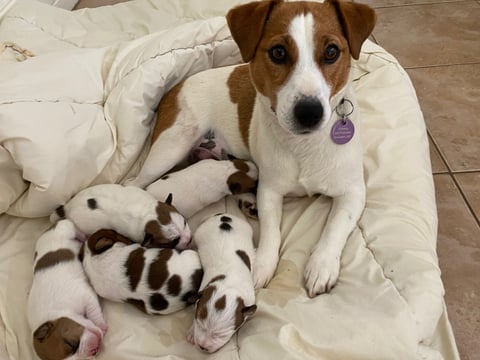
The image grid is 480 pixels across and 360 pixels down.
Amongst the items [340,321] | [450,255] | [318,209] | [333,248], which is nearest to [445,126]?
[450,255]

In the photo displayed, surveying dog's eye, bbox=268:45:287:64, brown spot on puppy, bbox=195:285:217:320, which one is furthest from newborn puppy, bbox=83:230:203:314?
dog's eye, bbox=268:45:287:64

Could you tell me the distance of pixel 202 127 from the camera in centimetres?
198

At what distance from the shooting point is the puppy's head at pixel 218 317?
131 cm

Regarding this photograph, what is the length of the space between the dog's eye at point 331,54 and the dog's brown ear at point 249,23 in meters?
0.21

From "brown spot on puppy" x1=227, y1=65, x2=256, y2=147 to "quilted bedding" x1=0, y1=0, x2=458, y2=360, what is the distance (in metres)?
0.26

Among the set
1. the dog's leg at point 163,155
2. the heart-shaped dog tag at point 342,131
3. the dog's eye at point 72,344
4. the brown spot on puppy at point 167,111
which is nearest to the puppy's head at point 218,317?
the dog's eye at point 72,344

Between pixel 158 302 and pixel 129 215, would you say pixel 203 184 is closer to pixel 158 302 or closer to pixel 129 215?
pixel 129 215

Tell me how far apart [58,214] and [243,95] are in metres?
0.79

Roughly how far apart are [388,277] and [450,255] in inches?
18.5

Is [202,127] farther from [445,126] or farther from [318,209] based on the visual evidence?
[445,126]

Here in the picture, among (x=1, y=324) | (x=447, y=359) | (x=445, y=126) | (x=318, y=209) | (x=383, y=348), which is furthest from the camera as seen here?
(x=445, y=126)

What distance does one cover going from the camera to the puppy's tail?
1.71m

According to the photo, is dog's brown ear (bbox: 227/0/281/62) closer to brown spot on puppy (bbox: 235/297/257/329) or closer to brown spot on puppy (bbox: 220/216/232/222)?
brown spot on puppy (bbox: 220/216/232/222)

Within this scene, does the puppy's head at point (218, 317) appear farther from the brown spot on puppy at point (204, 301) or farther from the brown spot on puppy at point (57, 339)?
the brown spot on puppy at point (57, 339)
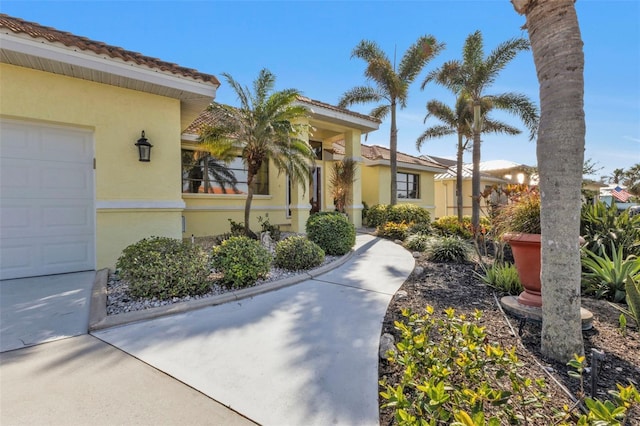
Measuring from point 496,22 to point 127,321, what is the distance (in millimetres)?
7901

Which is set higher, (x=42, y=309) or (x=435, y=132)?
(x=435, y=132)

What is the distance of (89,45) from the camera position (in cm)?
Answer: 548

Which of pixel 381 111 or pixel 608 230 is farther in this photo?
pixel 381 111

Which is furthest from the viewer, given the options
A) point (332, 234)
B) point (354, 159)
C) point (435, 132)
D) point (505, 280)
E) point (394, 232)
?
point (435, 132)

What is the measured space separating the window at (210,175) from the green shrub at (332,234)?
430 centimetres

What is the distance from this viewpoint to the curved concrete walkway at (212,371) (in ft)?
7.02

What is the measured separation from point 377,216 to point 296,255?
316 inches

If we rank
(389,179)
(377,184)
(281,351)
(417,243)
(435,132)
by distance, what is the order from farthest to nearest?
(435,132) < (389,179) < (377,184) < (417,243) < (281,351)

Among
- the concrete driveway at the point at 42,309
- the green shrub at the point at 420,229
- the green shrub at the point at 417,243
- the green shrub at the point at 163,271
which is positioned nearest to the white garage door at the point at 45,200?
the concrete driveway at the point at 42,309

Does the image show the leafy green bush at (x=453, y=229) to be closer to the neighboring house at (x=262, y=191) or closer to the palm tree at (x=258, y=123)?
the neighboring house at (x=262, y=191)

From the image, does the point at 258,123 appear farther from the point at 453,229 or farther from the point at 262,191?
the point at 453,229

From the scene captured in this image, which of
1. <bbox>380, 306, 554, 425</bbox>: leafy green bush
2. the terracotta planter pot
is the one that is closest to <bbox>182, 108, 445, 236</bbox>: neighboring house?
the terracotta planter pot

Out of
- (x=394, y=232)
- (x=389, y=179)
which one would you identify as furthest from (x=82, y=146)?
(x=389, y=179)

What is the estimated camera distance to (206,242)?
894 centimetres
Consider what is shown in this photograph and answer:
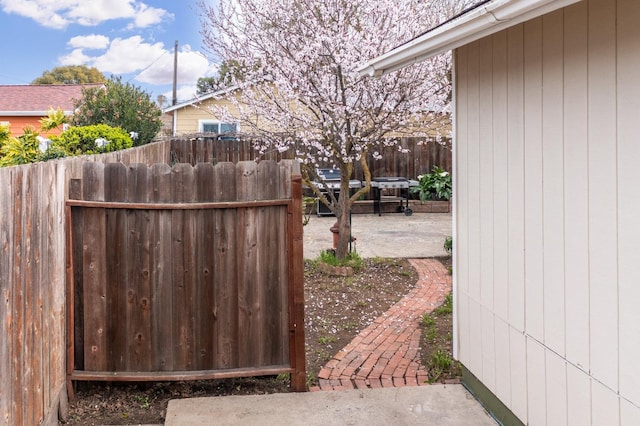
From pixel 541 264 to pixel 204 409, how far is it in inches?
88.0

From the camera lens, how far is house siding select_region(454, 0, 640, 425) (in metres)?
2.21

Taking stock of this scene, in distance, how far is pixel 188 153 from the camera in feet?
48.2

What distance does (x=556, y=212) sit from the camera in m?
2.67

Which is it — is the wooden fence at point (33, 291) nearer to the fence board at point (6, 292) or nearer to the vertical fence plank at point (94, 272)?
the fence board at point (6, 292)

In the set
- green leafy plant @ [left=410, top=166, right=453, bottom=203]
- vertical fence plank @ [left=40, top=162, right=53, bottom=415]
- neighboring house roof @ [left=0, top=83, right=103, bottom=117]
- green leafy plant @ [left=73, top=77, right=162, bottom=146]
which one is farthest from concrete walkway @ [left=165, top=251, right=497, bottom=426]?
neighboring house roof @ [left=0, top=83, right=103, bottom=117]

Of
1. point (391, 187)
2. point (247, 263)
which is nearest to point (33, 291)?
point (247, 263)

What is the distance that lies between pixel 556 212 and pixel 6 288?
8.41 ft

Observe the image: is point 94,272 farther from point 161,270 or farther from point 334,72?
point 334,72

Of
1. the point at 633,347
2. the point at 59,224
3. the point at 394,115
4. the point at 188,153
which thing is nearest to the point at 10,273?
the point at 59,224

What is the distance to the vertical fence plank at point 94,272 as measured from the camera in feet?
11.9

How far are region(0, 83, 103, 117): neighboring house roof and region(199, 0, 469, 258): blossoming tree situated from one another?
1231 centimetres

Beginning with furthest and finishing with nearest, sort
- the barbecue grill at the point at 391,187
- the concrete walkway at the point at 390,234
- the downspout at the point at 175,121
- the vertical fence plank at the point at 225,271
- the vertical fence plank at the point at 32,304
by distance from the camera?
the downspout at the point at 175,121 < the barbecue grill at the point at 391,187 < the concrete walkway at the point at 390,234 < the vertical fence plank at the point at 225,271 < the vertical fence plank at the point at 32,304

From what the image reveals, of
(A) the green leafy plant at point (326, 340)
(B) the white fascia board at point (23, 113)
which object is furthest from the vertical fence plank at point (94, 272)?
(B) the white fascia board at point (23, 113)

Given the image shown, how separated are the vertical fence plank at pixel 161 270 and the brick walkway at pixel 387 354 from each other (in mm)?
1091
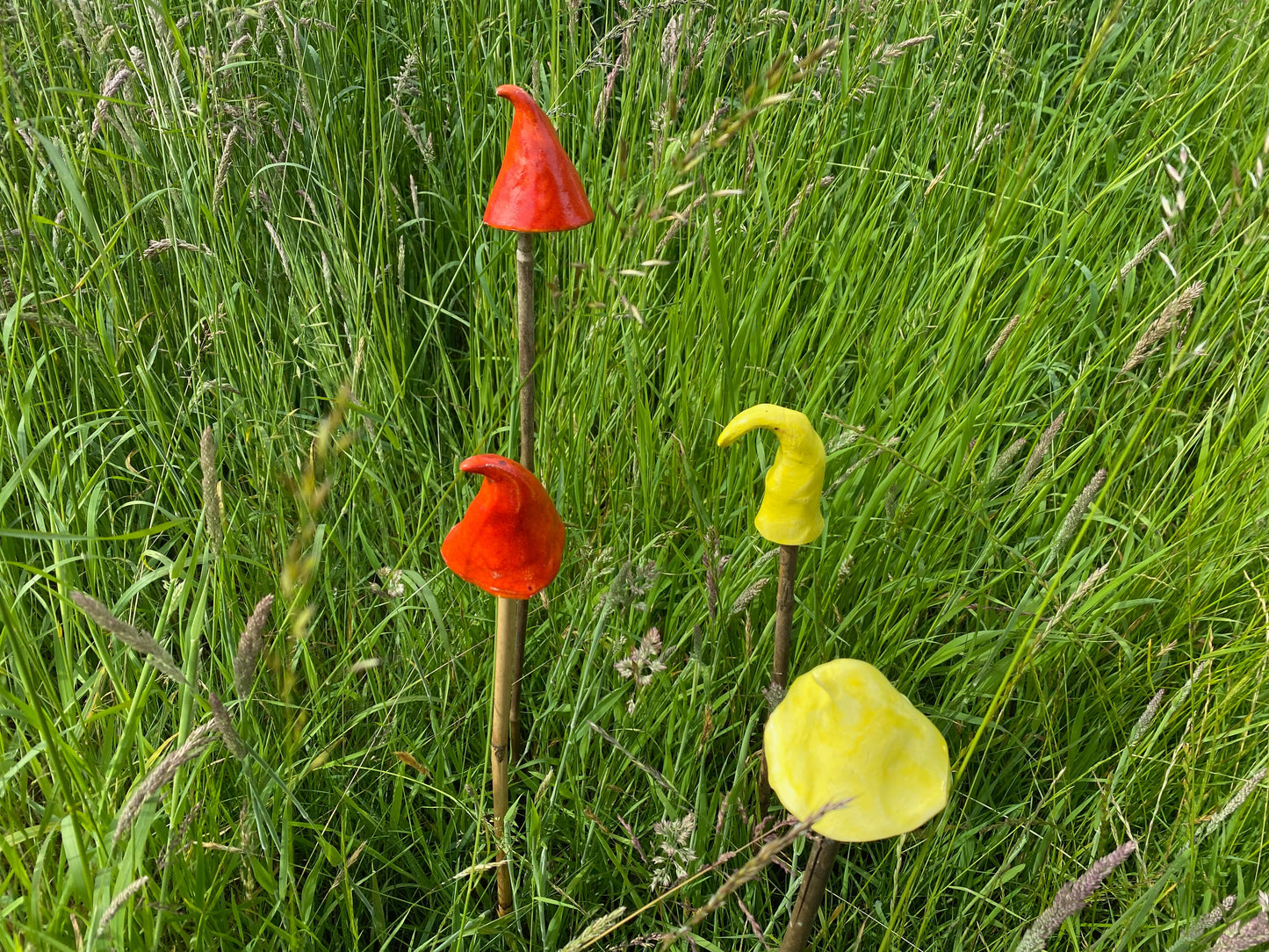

******************************

Task statement ->
Convert the lines above, from the line containing "How far are" up to and including the line containing "the downspout at the point at 175,121 <", into a numbered list, omitting any blank lines.

Solution ->
1. How far are region(0, 83, 103, 117): neighboring house roof and region(199, 0, 469, 258): blossoming tree situated from one another?
2. 1231 centimetres
3. Beginning with furthest and finishing with nearest, sort
4. - the barbecue grill at the point at 391,187
5. - the concrete walkway at the point at 390,234
6. - the downspout at the point at 175,121
7. - the vertical fence plank at the point at 225,271
8. - the vertical fence plank at the point at 32,304
9. by distance from the camera?
10. the downspout at the point at 175,121 < the barbecue grill at the point at 391,187 < the concrete walkway at the point at 390,234 < the vertical fence plank at the point at 225,271 < the vertical fence plank at the point at 32,304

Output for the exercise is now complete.